El reloj está hecho en acero, con caja de 42mm, cristal de zafiro y resistente a 200mts, el movimiento es automático ETA caliber 2893 con función GMT.

Fotos a mejor resolución aquí y aquí.

Creo que cometeré una locura – hoy me siento generoso y acepto regalos, de quien sea -

… o cómo tu gato pasa a ser tu asesor de imagen.

Si es que de vez en cuando a uno le pasan cosas surrealistas, de esas que, yavestú, te hacen sentar delante del ordenador para escribirlas. Y es que el pasado sábado quedé con Chosua – Joan, para quienes no conozcan según qué pseudónimos -, al cual no veía desde antes de la caída del Imperio Romano.

Tras unas horas de pateo por allí y por aquí, nos dirigimos a su casa con la intención de ver un trabajo que estaba y está haciendo por cuenta propia para que le diera yo mi opinión de “industrial disainer“. Y es que parece ser que, a veces, uno, el que aquí escribe, hasta dice cosas cuerdas y le escuchan -no sé cuál de las dos cosas se hace más difícil de creer -. Comentamos el prototipo y le di mi opinión mientras veía que su gato – de cuya raza no quiero acordarme, pero que es blanco y con mucho pelo.. de angora? ni idea – empezó a olerme y se “posó” encima de mi chaqueta de piel. Juré en arameo.

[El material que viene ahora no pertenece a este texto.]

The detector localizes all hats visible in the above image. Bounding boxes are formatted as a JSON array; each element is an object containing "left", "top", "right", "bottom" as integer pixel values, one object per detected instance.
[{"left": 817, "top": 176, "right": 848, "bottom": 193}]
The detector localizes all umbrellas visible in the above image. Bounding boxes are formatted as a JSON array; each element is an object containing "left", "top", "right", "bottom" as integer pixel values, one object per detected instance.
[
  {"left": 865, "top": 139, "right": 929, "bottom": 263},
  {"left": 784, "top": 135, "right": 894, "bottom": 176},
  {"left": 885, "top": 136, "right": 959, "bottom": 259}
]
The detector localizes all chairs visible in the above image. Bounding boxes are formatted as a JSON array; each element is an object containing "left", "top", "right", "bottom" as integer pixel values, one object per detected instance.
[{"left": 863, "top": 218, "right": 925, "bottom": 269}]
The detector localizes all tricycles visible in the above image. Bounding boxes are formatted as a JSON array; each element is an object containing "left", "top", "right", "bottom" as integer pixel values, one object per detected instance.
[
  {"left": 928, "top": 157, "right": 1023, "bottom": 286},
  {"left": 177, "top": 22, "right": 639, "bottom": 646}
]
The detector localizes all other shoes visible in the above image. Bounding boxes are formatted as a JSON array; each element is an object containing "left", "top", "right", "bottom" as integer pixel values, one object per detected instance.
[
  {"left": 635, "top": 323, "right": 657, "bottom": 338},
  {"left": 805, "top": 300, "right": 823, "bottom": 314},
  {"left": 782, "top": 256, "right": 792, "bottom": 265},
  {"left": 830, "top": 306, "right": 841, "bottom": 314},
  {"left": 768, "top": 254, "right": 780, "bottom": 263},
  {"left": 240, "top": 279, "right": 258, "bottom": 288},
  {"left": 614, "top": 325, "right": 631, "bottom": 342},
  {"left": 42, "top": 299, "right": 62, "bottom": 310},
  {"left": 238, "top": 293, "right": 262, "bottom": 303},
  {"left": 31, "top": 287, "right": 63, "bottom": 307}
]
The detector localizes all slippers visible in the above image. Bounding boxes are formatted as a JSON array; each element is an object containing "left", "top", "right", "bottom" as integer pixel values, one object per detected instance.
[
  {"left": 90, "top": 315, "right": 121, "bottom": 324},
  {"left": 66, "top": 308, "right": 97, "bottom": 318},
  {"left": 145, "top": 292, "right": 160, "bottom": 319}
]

La historia de este gato es ciertamente triste. Algunos hasta lo deben intuir. No, no estamos delante del primera gato gay reconocido, para nada. El caso es que cuando Mr.Daisy fue regalado a la familia de Chosua, lo regalaron como “gata” y no como “gato”, de ahí lo de Daisy. Y es que si te regalan una gata das por hecho que lo es y no le levantas la falda – por lo menos pienso que la gente normal no lo hace -. Cómo se supo que éste gato era eso, un gato, un machote, un ibérico pero con mala suerte con el nombre? Fácil. Un día le pillaron en pleno acto pasional con un peluche y mostró tener más de una cola.

Qué putada… pobre peluche.

El caso es que estábamos comentando otro tema cuando el gato empezó a hacer ruidos extraños hasta el punto de atacar a Chosua por la espalda y salir escopeteado al girarse. Poco después nos mantuvo “encerrados” en el salón durante un buen rato. Qué mal rollo que un bicho de estos esté encabronado. El cabroncete era un estratega de cojones, su colocación era perfecta, que aprenda Rijkaard. Total, media hora encerrados en el salón. Solución? llamar a la madre de Chosua y gritar “help” como dos “desesperadas”. El cabroncete, al ver que no nos movíamos del sitio, vino a por más guerra y nosotros salimos por patas hacia la puerta de salida, no sin antes tener en mente cómo utilizar la chaqueta como escudo protector ante una más que probable embestida del felino cabreado.
La pregunta es: por qué leches nos atacaba? Ahora lo sabemos. A Mr.Daisy no le gustaban los zapatos que llevaba Chosua. Supongo que los zapatos ya no saldrán del armario.

Surreal. Cómprate un gato y que te haga de estilista.